The Tour d’Elegance stopover a couple days later is a huge deal, bringing a massive wall-to-wall crowd of people who relish the opportunity of seeing up close, for free, most of the fine classic cars that will be shown the following Sunday at the Pebble Beach Concours. The cars are parked on that same section of Ocean Avenue while the drivers and guests have lunch.
The Carmel council members had decided a while back that two madhouse Car Week events was plenty for the small and wealthy community, although the city does get packed with overflow crowds from the other nearby happenings. Starting in 2017, the Prancing Ponies Car Show came to town, focusing on women and their Ferraris, while attracting other sports, exotic and classic cars to their Wednesday event.
It’s all become a bit much, council decided, as local residents expressed their fear of crowds growing larger and traffic getting worse, essentially crippling the town. Some unruly drivers and screeching-tire episodes in the off hours also have neighbors, and police, taking notice.
So at the February meeting, the council voted on a plan that would limit the Car Week events in Carmel to the Concours on the Avenue and the Pebble Beach tour stopover, and to “work with neighboring communities and the county on ways to mitigate the impacts events held outside the city limits have on the town.”
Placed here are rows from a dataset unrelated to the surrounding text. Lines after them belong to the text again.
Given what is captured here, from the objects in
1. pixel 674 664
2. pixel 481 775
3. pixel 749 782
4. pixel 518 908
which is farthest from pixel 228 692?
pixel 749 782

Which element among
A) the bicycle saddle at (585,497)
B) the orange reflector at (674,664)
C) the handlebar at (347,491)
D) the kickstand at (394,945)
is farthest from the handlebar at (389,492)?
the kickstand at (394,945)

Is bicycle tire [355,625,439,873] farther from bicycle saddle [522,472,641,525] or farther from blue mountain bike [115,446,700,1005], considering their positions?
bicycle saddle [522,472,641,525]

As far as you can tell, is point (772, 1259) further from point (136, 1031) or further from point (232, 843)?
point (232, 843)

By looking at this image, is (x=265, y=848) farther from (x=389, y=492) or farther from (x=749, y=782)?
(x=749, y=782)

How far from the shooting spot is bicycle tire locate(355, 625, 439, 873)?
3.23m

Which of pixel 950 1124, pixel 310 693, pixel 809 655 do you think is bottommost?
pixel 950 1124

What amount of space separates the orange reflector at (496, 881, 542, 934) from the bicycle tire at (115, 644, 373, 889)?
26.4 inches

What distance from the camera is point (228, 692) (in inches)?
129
What exactly that mitigation would entail had not been finalized, but the limitations are scheduled to take effect during Monterey Car Week in August 2021.
The legislative action happened before the 2020 Car Week and the Pebble Beach Concours were canceled because of the ongoing pandemic.
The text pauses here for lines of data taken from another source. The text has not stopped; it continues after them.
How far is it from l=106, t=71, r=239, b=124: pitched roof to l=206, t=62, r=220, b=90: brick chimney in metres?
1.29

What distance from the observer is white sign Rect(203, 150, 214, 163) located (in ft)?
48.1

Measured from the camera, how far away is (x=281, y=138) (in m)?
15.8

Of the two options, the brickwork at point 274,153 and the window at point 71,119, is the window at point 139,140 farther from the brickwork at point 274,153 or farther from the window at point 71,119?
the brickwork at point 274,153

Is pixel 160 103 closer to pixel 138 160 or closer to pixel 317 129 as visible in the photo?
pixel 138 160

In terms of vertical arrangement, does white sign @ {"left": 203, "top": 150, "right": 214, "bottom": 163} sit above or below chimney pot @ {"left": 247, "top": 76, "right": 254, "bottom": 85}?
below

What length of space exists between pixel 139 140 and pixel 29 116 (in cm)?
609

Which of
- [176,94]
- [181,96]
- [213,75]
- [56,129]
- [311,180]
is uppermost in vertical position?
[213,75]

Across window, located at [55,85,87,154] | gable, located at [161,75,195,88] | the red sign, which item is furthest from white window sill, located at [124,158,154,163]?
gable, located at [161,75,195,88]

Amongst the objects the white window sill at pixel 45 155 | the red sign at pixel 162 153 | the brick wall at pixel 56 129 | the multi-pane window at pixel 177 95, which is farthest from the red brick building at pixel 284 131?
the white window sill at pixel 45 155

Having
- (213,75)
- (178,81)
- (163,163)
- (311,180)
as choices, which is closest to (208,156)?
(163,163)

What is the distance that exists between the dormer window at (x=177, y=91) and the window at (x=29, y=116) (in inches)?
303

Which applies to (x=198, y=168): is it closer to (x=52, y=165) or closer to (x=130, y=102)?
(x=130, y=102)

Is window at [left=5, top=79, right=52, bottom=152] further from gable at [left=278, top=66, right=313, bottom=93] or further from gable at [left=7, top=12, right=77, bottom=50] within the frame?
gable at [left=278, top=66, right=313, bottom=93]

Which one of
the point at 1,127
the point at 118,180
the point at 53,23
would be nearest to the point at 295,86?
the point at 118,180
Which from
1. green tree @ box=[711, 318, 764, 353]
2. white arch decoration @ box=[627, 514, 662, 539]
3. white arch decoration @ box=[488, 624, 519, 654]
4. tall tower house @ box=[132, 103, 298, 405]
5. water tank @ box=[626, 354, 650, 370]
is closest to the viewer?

But the council decision is emblematic of the general ebbing of enthusiasm by local people as Car Week is viewed by many as getting nearly out of control, becoming far too much of a good thing. The Monterey County Board of Supervisors has discussed rejecting any additional car events that might get introduced into the fray.
While Monterey Car Week is foreseen as coming back in full for August 2021 if the pandemic is by then brought under control, as expected, there is some feeling that things have reached a tipping point and some of the collector car activity might wind up being curtailed in the future.
Another major piece of Car Week that could be endangered is the annual Monterey Motorsports Reunion, one of the nation’s top vintage racing events, at nearby Weathertech Raceway Laguna Seca.
That’s not because of overcrowding but because of management turmoil at the racetrack. In June, just days before the rack announced that it was canceling the races because of coronavirus, negotiations broke down between the new management that had taken over the facility and the new volunteer workers group that replaced the longtime volunteer organization SCRAMP – the non-profit Sports Car Racing Association of the Monterey Peninsula.
The volunteers, who crucially serve to monitor the racing as corner workers and such, are essential components for the amateur racing.
Then in September came the news that Monterey County had unceremoniously ended its contract with the Historic Motorsports Association to operate the Monterey Motorsports Reunion. The HMSA, which has been the reunion’s sanctioning body for the past 46 years, is highly regarded for its impact on the development of historic racing.
In place of the HMSA, the county named Historic Sportscar Racing, a Florida-based sanctioning body.
With both SCRAMP and the HMSA removed from their longtime positions with the Motorsports Reunion, and disagreements unsettling planning, it remains to be seen how the racing will fare when and if it resumes in August 2021.